Wildlife Diversity Brings Photographer To Antelope Island Each Year
SYRACUSE, Utah – Wildlife photographer Rob Daugherty has had whale encounters in California, run into bears in Montana, and photographed lions in Africa, but a few times a month he keeps coming back to a photo op right here in Utah: Antelope Island.
“No matter when you come there’s something going on,” Daugherty says.
On a recent morning tour around the state park, he located coyotes, an eagle, Great Horned Owls and, of course, bison.
He points out what look like a couple of bird nests in a grove of Russian olive trees. They are not nests. They are porcupines.
“You can go different places and get, like, specific things. But here you get such a variety,” he says.
“I’ll go up to the Cottonwood canyons and there’s plenty of moose. I love moose and stuff but I can come here and there’s just a variety of animals.”
The park is popular with birders such as retired teachers Paul Lombardi and Dan Johnston, president of the Wasatch Audubon.
On a brief excursion, they sighted a Red-tailed Hawk, Green-winged Teal, Tundra Swans, Killdeer and a Kestrel.
“So that bird is interested in mice and very capable of visualizing a urine tracks,” Lombardi happily points out about the Kestrel perched atop a signpost.
“Mouse pee, yeah.”
“I get in my car and in 15, 20 minutes I’m on the causeway. That’s amazing. That’s why this is such a valuable spot for birders around,” Lombardi says.
“People from all over the United States, when we go traveling, they’ll say, well, where would I go birding to see some good variety of birds,” Johnston says. “The first place I always say is you want to go to Antelope Island. That’s the number one spot…We have birds out here that we don’t see anywhere else.”
“I do a lot of presentations…and I’ll always ask, you know, ‘how many of you have been to Antelope Island and usually it’s just ten percent of the people in the room have ever been out here,” Daugherty says. “And I mean, these are people that have lived here all their life.”
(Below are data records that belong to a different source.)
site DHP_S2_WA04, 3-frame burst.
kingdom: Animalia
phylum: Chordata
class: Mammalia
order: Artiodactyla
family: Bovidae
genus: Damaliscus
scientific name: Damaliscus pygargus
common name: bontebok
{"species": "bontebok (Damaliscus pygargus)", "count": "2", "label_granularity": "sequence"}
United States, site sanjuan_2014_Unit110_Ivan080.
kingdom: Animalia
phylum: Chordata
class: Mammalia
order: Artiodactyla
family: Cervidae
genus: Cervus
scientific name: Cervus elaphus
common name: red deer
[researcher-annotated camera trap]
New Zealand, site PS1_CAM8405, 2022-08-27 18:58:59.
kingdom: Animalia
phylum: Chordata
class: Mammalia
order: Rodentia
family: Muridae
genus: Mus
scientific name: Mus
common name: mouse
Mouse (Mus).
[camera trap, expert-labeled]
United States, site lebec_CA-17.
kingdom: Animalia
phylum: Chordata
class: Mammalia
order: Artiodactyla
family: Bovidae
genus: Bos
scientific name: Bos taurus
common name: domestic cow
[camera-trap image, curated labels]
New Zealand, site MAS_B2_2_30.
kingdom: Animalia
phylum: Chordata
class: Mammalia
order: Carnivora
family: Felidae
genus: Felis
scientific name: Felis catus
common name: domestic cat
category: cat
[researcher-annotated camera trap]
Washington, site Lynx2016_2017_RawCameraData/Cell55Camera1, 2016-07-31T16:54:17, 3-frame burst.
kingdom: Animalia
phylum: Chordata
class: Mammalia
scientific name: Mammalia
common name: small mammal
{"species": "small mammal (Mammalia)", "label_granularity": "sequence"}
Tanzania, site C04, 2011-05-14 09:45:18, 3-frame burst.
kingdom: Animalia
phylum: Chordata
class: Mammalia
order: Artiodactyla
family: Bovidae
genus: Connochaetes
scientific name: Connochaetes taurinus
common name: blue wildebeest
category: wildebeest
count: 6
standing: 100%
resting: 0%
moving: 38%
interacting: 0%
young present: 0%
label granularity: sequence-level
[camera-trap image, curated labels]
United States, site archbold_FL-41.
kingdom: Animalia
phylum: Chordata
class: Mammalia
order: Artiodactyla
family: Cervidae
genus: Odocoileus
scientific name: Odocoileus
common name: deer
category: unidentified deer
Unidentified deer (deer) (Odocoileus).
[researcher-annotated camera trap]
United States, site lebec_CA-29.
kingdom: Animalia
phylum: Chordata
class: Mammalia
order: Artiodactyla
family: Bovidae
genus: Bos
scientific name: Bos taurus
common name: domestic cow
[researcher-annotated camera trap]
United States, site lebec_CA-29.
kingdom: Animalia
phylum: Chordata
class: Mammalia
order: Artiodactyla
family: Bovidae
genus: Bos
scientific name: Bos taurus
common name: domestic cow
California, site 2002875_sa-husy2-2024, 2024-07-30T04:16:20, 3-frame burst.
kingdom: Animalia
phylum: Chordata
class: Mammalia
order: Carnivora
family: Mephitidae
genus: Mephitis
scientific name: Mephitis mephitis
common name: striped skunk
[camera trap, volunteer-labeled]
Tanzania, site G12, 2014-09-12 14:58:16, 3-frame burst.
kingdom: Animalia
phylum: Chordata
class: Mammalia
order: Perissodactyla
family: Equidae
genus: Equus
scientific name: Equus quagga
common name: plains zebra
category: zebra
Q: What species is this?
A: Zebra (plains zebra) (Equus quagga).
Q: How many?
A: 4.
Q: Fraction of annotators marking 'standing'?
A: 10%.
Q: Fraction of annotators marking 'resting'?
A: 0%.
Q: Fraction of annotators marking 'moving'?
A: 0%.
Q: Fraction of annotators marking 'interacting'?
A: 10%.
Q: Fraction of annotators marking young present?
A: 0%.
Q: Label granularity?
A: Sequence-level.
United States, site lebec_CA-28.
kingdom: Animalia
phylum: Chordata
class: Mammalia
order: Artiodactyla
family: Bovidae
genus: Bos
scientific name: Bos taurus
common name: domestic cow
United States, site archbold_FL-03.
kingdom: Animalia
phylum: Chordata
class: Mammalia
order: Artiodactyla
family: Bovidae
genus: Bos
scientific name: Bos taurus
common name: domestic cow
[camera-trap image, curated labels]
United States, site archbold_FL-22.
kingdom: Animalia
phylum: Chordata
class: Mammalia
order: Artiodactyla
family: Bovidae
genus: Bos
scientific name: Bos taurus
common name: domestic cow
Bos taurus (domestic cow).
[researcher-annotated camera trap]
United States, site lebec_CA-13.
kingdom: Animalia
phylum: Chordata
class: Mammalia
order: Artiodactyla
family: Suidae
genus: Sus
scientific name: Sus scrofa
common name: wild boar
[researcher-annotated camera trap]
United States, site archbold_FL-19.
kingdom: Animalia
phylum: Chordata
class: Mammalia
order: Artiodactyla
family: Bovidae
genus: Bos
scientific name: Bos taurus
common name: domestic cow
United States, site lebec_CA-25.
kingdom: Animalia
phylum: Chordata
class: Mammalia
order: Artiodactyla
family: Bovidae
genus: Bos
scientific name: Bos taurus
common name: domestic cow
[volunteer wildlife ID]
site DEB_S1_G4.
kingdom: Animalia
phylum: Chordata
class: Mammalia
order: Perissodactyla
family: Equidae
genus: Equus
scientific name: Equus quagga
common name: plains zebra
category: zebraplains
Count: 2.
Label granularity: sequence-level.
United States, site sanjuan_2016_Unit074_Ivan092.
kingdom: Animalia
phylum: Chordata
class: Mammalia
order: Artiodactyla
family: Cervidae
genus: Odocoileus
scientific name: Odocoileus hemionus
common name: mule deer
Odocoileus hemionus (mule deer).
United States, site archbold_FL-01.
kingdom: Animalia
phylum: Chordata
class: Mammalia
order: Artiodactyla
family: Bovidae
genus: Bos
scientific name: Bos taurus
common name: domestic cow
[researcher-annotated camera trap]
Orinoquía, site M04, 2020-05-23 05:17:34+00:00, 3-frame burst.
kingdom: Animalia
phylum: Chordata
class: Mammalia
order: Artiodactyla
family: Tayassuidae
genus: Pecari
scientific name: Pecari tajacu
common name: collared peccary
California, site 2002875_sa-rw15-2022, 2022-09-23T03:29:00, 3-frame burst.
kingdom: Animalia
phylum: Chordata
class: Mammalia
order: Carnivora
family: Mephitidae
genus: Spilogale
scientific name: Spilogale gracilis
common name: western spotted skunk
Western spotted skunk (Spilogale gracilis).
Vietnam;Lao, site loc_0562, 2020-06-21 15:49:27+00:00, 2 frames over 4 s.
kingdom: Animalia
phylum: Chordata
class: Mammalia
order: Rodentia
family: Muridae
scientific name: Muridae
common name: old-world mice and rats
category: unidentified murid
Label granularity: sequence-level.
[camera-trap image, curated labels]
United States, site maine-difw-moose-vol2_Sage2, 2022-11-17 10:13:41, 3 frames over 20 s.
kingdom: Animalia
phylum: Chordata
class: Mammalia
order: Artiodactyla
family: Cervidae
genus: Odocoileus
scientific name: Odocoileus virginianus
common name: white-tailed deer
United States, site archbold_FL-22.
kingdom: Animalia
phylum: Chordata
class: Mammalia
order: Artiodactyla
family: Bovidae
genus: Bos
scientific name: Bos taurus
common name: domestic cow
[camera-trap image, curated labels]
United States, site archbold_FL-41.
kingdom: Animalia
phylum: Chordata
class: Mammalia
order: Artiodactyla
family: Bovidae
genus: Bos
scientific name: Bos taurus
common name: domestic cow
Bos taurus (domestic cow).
Near Ladyfinger point, Johnston and Lombardi look for an old friend – a Rock Wren.
“Psshhh, psshh, psshhh,” Lombardi calls to the bird. Lombardi is pishing, he explains. It’s a technique he learned from a famous bird watcher from New Jersey.
After several minutes of pishing, the Rock Wren does, indeed, appear, if only for a few seconds. Still the two are pleased.
“With the tail perked up high and him looking around, checking around, hopping around, that’s it. I mean that really makes for excitement and you say ‘yeah, it was worthwhile.’ Plus, oh, so beautiful,” Lombardi says.